Of my sufferings during that year I will say but little. It is but little to a man's credit that he should make known his tale of woe, rather should he endeavour to make the best of his lot, and think of what comforts he had. And yet if I would tell my story truly I must e'en remark on the dark days I spent there, for they were dark days. For a time I almost wished that I had no hope that Constance loved me, for it seemed to make my burden harder to bear. But it was only for a time. I could not help being glad because of the lovelight I had seen in her eyes, even though the thought of it brought me pain; For bring me pain it did. How could it be otherwise? I remembered the words of the king, and I knew that he meant what he said. All nights have I lain awake, heedless of the vermin that swarmed the cell, thinking of what had become of her, and how she fared. For not one word did I hear. Whether she was dead or alive I knew not. Whether she had escaped from the king's power, or whether he cruelly persecuted her no one could tell me. And this made my burden hardest to bear. If I knew she was dead I think I could have borne up better, for I should know that she had died thinking of me. Ay, I knew that, for no woman could look at a man as she looked at me without thinking of him always. Even as I lay in the darkness I remembered that look, and rejoiced. My imprisonment I would not have minded one whit, if I knew she was safe. I did not even fear her being a hunted refugee as she was when I had seen her first of all.
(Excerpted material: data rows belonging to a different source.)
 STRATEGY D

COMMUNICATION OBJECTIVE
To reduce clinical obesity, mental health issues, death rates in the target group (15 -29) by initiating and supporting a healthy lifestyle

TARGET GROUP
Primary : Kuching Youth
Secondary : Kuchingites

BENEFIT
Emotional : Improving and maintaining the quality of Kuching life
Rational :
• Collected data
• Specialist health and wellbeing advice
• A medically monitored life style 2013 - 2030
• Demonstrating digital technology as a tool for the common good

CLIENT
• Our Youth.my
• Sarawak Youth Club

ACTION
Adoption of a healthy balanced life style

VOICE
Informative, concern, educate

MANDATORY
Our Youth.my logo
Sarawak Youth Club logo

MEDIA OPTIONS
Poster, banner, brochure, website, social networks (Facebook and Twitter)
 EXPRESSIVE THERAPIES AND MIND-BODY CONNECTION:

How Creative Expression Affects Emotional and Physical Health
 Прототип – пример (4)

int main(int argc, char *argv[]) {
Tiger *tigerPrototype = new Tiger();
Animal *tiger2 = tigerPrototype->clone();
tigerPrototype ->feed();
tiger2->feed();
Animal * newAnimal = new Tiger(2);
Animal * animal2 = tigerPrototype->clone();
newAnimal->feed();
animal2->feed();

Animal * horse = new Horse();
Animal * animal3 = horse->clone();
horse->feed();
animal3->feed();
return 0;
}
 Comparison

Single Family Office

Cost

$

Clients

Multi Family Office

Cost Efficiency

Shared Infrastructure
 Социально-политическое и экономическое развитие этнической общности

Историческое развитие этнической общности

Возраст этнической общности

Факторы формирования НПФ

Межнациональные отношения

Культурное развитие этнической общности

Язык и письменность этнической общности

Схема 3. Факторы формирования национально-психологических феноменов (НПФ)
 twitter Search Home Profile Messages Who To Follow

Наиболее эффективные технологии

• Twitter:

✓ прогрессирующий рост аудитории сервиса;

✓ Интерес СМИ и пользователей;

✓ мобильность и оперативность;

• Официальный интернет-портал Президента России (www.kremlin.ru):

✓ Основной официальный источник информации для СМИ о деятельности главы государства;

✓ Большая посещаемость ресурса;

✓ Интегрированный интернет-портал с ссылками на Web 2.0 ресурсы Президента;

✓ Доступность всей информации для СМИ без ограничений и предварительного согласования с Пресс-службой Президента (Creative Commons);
Nay, it was the thought of what was in the king's mind that drove me wellnigh mad, and many a time while I was in prison had I wished that I had seized his fleshy neck and strangled the life out of him, even although I suffered the tortures of h.e.l.l as a consequence.
But I could do nothing. Day succeeded day, and week succeeded week, and I heard not so much as a breath of a whisper. Besides I could do nothing, for my prison door was safely locked, and not a vestige of chance to hear aught of the outside world came to me.
Thus a year pa.s.sed away. During that time I had grown as weak as a child. Each morning as I awoke a great nausea mastered me, and my mouth was full of bitterness, until one day one of my gaolers watched me as I was retching, and saw how faint and giddy I was afterwards, and then a change was made in my condition. I was allowed clean clothes, a big tub was brought to me so that I could bath myself, and a better cell was given me.
It was just after this that I heard something which set me thinking. Two gaolers were outside my door, and I heard them talking.
"Young Master Rashcliffe is better, eh?"
"Ay, he is better. I am told he is to have more liberty."
"What, mix with the other prisoners?"